Tuesday 24 July 2012

How would you design a smartphone for Neanderthals?

If you have been in the software industry for a while, it is likely that you know about famous questions that are supposedly asked in Microsoft Interviews. Questions like ‘How would you move Mount Fuji?’ or ‘how would you design Mr. Bill Gates’ bathroom?’ are so publicized that there are popular books that are written entirely on Microsoft interview questions. Imagine yourself sitting in one such interview and the interviewer throws the question nonchalantly to you. Now that Microsoft is seriously investing to establish itself as serious Mobile Operating System player [marketing campaign for Windows 8 in so advance shows how serious they are!], you better be prepared to expect such questions.
Smartphone for Neanderthals, a species that got extinct 30,000 years ago?? What would a species that barely might have learnt to speak [even that is debatable], do with an advanced communication device like smartphone in a world where the most advanced technology perhaps was about making a stone axe!
While they may be perfectly legitimate questions, you also know that, putting them across is not an option. It is the interviewer who gets to ask questions and only right that is given to you as an interviewee is to answer them sincerely.
Since the interviewer did only ask about handset device, you assume that interviewer already has some kind of teleporting technology and also the right to erect wireless towers going 30,000 years back in time. Your job at present is to decide about the form-factor and necessary functionality that would be useful to Neanderthals.
So you start jotting down few artefacts that you know about Neanderthals.
  1.  Neanderthals are not Gorillas, they are almost like us, so they can learn faster.
  2.  Neanderthals had no script, which means no SMS.
  3.  Would they know numbers?  Very unlikely so no number keypad is needed, in fact no keypad is needed.
  4.  How would they identify each other? Visual cue should work, so the contact book would simply have images of different people.
Wow, that is good progress and in just a matter of minutes! You mentally pat yourself. In fact you now have started enjoying the exercise. 
Those artefacts tell you that your form factor design should be very simple and mostly visual. That means you need two powerful cameras: one for watching the caller and the other for capturing the environment. Will it be confusing to use two cameras? You take a mental note that you will revisit that later. Next, you need a large LED display, may be a AMOLED, that gives bright pictures but also is more flexible and sturdy. It also will double up as touch screen where any visual cue can be treated as a clickable object. Each visual object will have a sound profile so that communication is closer to their senses. Poor Neanderthals do not have alphabets or numbers, right?  So the device will look like a large rectangular tablet so that it is easy to hold in hand. Powerful microphone and speakers should be fixed on that.
What about battery recharge. Since neanderthals would not have any electrical charging facility of their own [except those that would be installed by the interviewer], you decide that you will equip the device with high-density thin solar-frame on the back and side faces of the tablet.
Now that you have decided on the form factor, you realise that two digital cameras, preferably with a wide-angle and auto-zoom lens, would be useful, one at the front and the other at the back of the display. Both would capture and transmit the feeds simultaneously, so no control is needed. It would in fact be a videophone. Caller will see the feeds coming from the receiver while the receiver will see the feeds from the caller.
Okay, good so far! Wait a minute, didn’t the interviewer mention, ‘smart’? He definitely did but what does it entail to make this device smart?

## Supplied information:
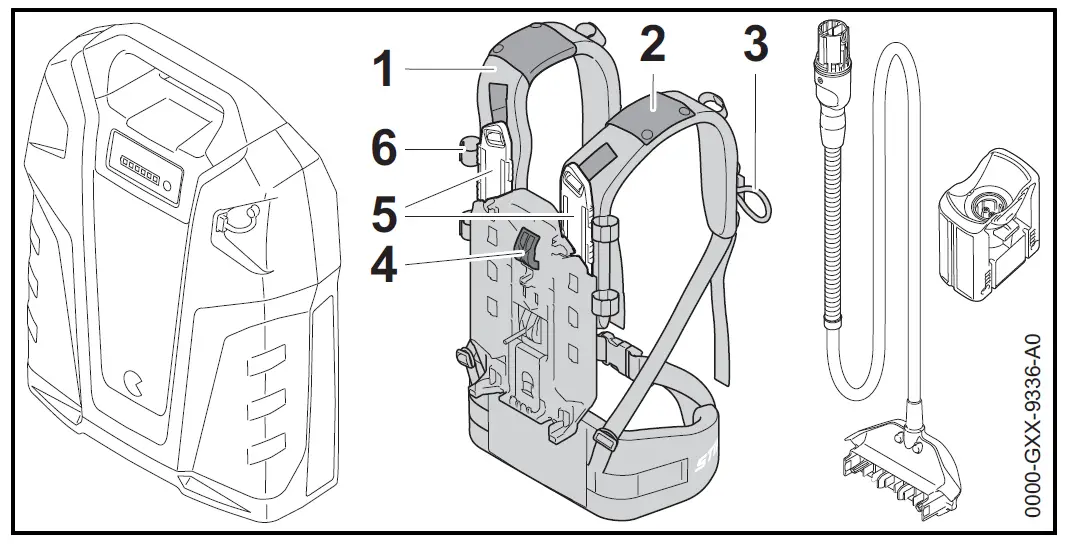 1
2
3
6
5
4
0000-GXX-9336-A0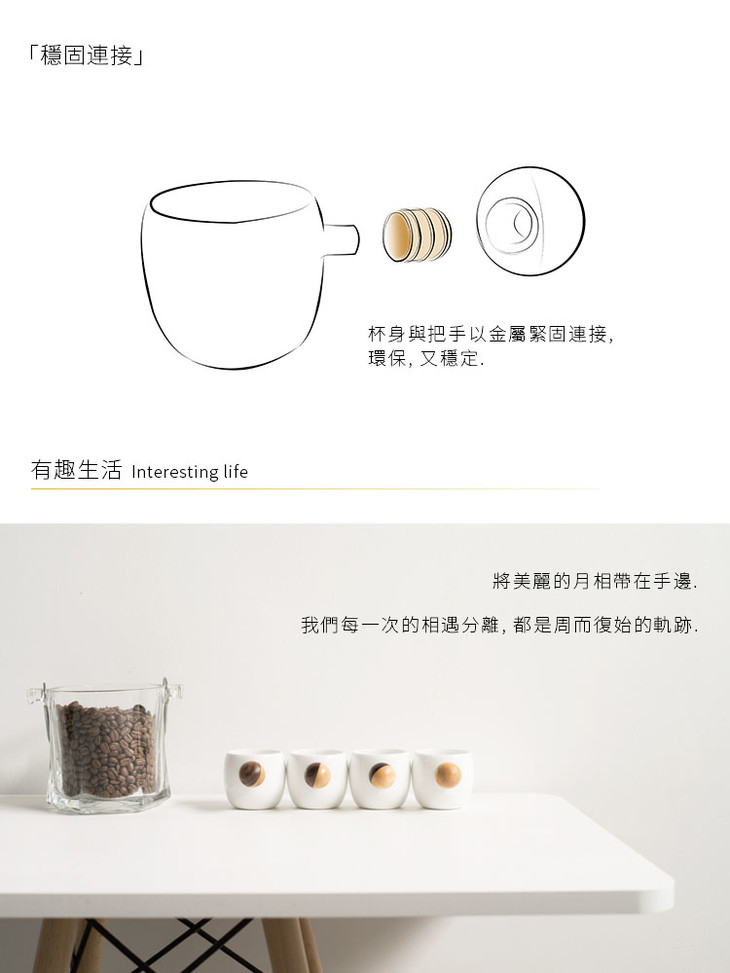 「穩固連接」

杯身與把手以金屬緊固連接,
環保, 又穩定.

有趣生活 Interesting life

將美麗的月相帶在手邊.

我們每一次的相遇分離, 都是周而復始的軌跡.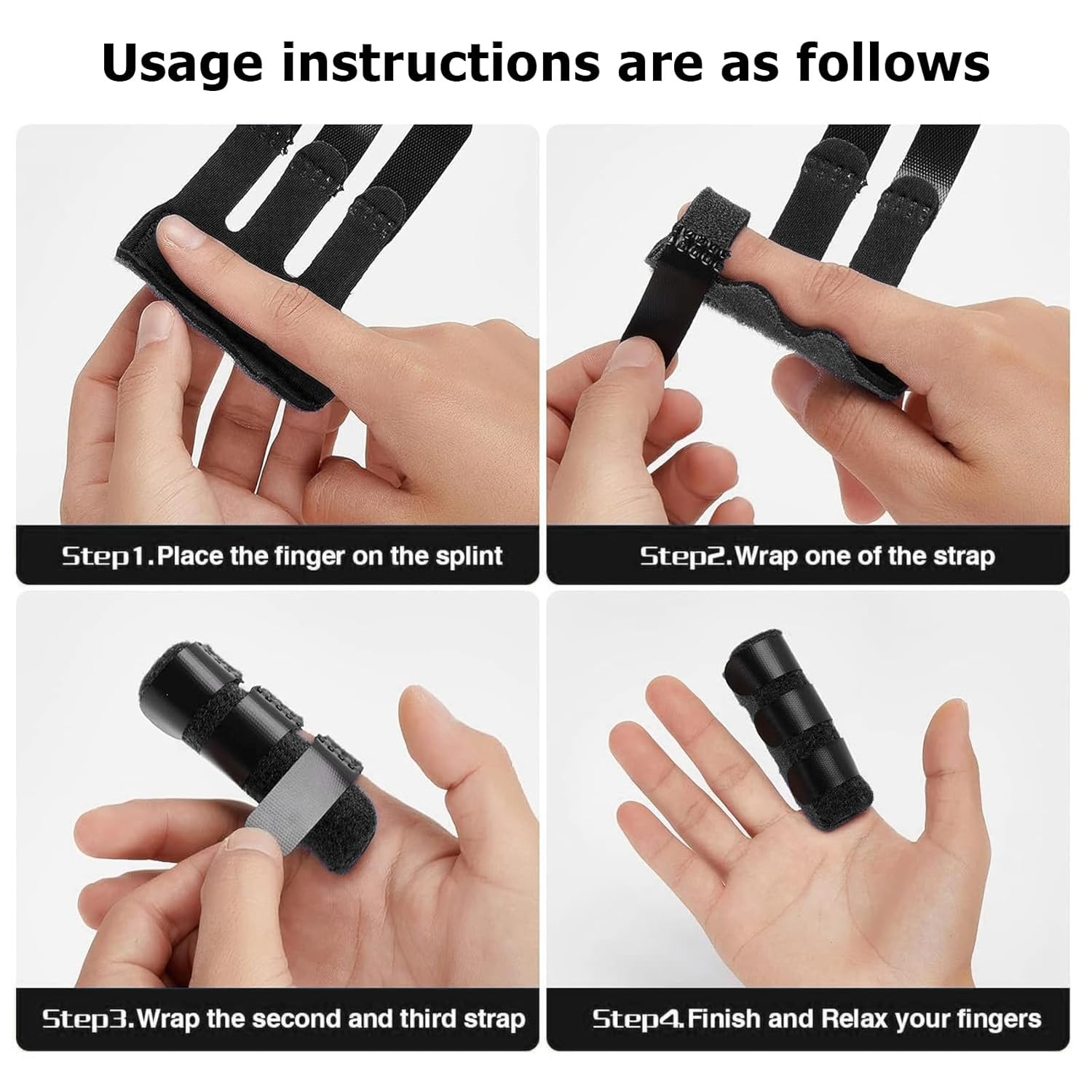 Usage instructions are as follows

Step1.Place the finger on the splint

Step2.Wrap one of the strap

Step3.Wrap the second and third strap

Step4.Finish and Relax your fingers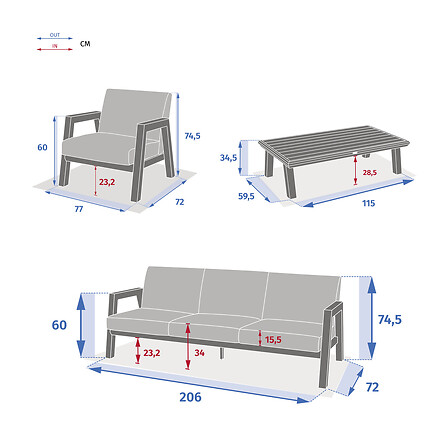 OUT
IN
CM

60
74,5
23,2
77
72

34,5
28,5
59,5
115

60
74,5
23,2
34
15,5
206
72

## To do:
A: In the Neanderthal smartphone post, how would the device's battery be recharged?
B: Pick up the Neanderthal smartphone post after its last sentence and write the next part.

## Answers below:
A: With a high-density thin solar frame on the back and side faces of the tablet.

B:
Your geek friend’s face flashed in your mind. With a few exceptions like when is sleeping or is in toilet, he spends almost all his time with his Android smartphone. His facebook updates (accompanied with photos and video captured in his smartphone camera) come almost every 30 minutes and updates include the most mundane things like how his pet dog licked his face in the morning or what he is taking for breakfast or how he showed his affection to his girlfriend in the cafĂ© last evening to more esoteric stuff like how he realized that he is a genius. His phone is practically his all-weather companion, a kind of surrogate for a living friend who listens to him all the times without talking back and fills his personal space which otherwise is almost devoid of any human touch. You felt you have hit a streak of discovery. Neanderthals inhabited a world that was psychologically similar to your friend’s world: cold, isolated, paranoid. That tells you that they would have similar need for exhibitionism and emotional warmth, although they would not have internet or facebook.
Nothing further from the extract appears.